• _Stated exercise_
Return each line from the entries below that contains the word "which".

• _Provided data_
::::
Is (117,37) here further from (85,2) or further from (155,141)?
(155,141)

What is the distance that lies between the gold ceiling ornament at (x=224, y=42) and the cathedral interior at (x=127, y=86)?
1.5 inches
::::
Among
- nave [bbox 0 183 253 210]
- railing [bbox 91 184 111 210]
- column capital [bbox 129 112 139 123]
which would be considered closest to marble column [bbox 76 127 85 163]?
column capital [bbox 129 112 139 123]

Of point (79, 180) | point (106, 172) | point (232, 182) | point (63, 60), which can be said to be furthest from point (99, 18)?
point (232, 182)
::::
• _Written reply_
which would be considered closest to marble column [bbox 76 127 85 163]?
Of point (79, 180) | point (106, 172) | point (232, 182) | point (63, 60), which can be said to be furthest from point (99, 18)?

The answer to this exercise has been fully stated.